Bulb Onion Types to Try

Bulb onions mature in response to changing amount of daylight. The longer the plants grow before they begin forming bulbs, the bigger and better those bulbs will be. In North America, days become shorter after the summer solstice, about June 21. Summer days are longer in the North than in the South.

Short-day varieties grow best in the South. They begin forming bulbs in late spring, so they need to be planted in fall in the far South and in late winter in colder climates in order to produce large bulbs.

Intermediate-day varieties are the best main-crop onions for the country’s midsection (Washington, D.C., to northern Arizona), and they can be grown as early onions in the North. 

Long-day varieties are best grown in the North. These onions have spicy, well-rounded flavors and store well.

Check out our chart of alternative onions for information on growing leeks, scallions, shallots and other types of non-bulbing onions. 

When to Plant Onions

In late winter, start seeds of all types of onions — bulb onions, leeks, scallions, and shallots — indoors under bright fluorescent lights. Make additional sowings until early spring. Set out bulb onion seedlings three weeks before your last frost, and set out seedlings of non-bulbing onions six weeks before your last frost.

In spring you can also plant sets, which are small, dormant onions. Small sets produce better bulbs than large sets do.

In fall, short-day varieties can be planted in many mild winter areas. Seedlings should be ready to set out in mid-October. For more details on when to plant onions in your region, visit our What to Plant Now page.

How to Plant Onions

Choose a sunny site with fertile, well-drained soil, and loosen the planting bed to at least 12 inches deep. Mix in a 1-inch layer of mature compost. Make a 4-inch-deep, V-shaped furrow in the prepared bed. Fill the bottom of the furrow with 1 inch of rich compost or a light dusting of dry organic fertilizer, and then water the prepared furrow. Set out seedlings or sets 3 to 6 inches apart, depending on the plants’ mature size.

Harvesting and Storing Onions

The tops of bulb onion plants fall over naturally once the bulbs have matured. When half of the tops in a planting have fallen over, lift all of the bulbs and place the pulled plants in a warm, dry place away from direct sunshine to cure.

Cure short-day onions for just a few days before clipping off roots and tops and storing the onions in the refrigerator. Cure intermediate- and long-day onions for two to three weeks. When the onions feel paper-dry on the outside, clip off tops and roots, and lightly brush off loose soil before storing the onions in a cool, dry place.
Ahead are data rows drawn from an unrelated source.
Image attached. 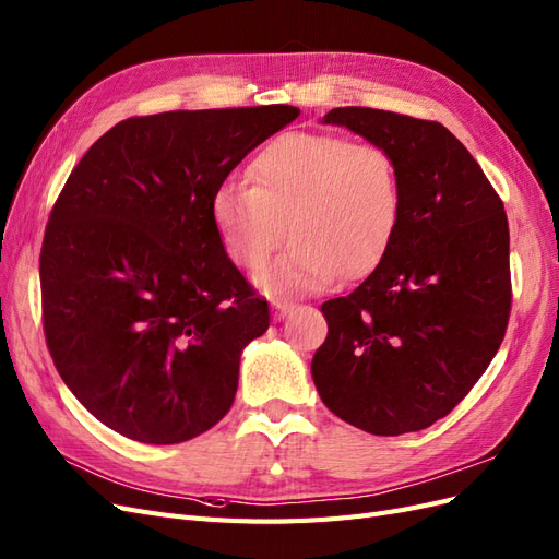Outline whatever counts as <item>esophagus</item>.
<instances>
[{"mask_svg": "<svg viewBox=\"0 0 559 559\" xmlns=\"http://www.w3.org/2000/svg\"><path fill=\"white\" fill-rule=\"evenodd\" d=\"M273 310L277 319H284L286 314H294L298 310L296 302H286V300H273Z\"/></svg>", "mask_w": 559, "mask_h": 559, "instance_id": "esophagus-1", "label": "esophagus"}]
</instances>
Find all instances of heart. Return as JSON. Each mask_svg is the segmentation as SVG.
<instances>
[{
  "label": "heart",
  "mask_w": 559,
  "mask_h": 559,
  "mask_svg": "<svg viewBox=\"0 0 559 559\" xmlns=\"http://www.w3.org/2000/svg\"><path fill=\"white\" fill-rule=\"evenodd\" d=\"M251 181H226L212 218L233 263L261 267L292 245L257 282L267 292H314L335 273H368L392 245L403 216L399 160L380 144L345 134L284 132L251 163Z\"/></svg>",
  "instance_id": "1"
}]
</instances>
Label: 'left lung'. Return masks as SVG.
Segmentation results:
<instances>
[{
	"mask_svg": "<svg viewBox=\"0 0 559 559\" xmlns=\"http://www.w3.org/2000/svg\"><path fill=\"white\" fill-rule=\"evenodd\" d=\"M324 123L392 151L403 216L373 273L321 306L329 335L312 359L314 386L368 433L427 429L471 392L509 326L503 202L441 123L370 107L331 109Z\"/></svg>",
	"mask_w": 559,
	"mask_h": 559,
	"instance_id": "8db88e82",
	"label": "left lung"
}]
</instances>
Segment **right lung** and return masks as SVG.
<instances>
[{
    "label": "right lung",
    "mask_w": 559,
    "mask_h": 559,
    "mask_svg": "<svg viewBox=\"0 0 559 559\" xmlns=\"http://www.w3.org/2000/svg\"><path fill=\"white\" fill-rule=\"evenodd\" d=\"M298 107L165 111L105 132L60 191L39 257L46 345L70 392L151 445L212 429L267 300L233 265L212 195Z\"/></svg>",
    "instance_id": "obj_1"
}]
</instances>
Arrange them in a single layer or hang them in mesh bags. Properly cured onions will store for six to eight months in a root cellar or cool basement. Check them weekly to sniff out signs of spoilage.

Saving Onion Seeds

Several of the alternative onions can be handled as perpetual crops by digging and dividing them, or by replanting bulbs or bulblets.

Big bulb onions are grown from seed. To grow your own from an open-pollinated variety, select three perfect onions and store them through winter. Replant them in early spring. After the plants bloom and black seeds begin to fall from the flower heads, gather the heads in a paper bag. Allow the seeds to air-dry for a few days before storing the largest seeds for up to two years.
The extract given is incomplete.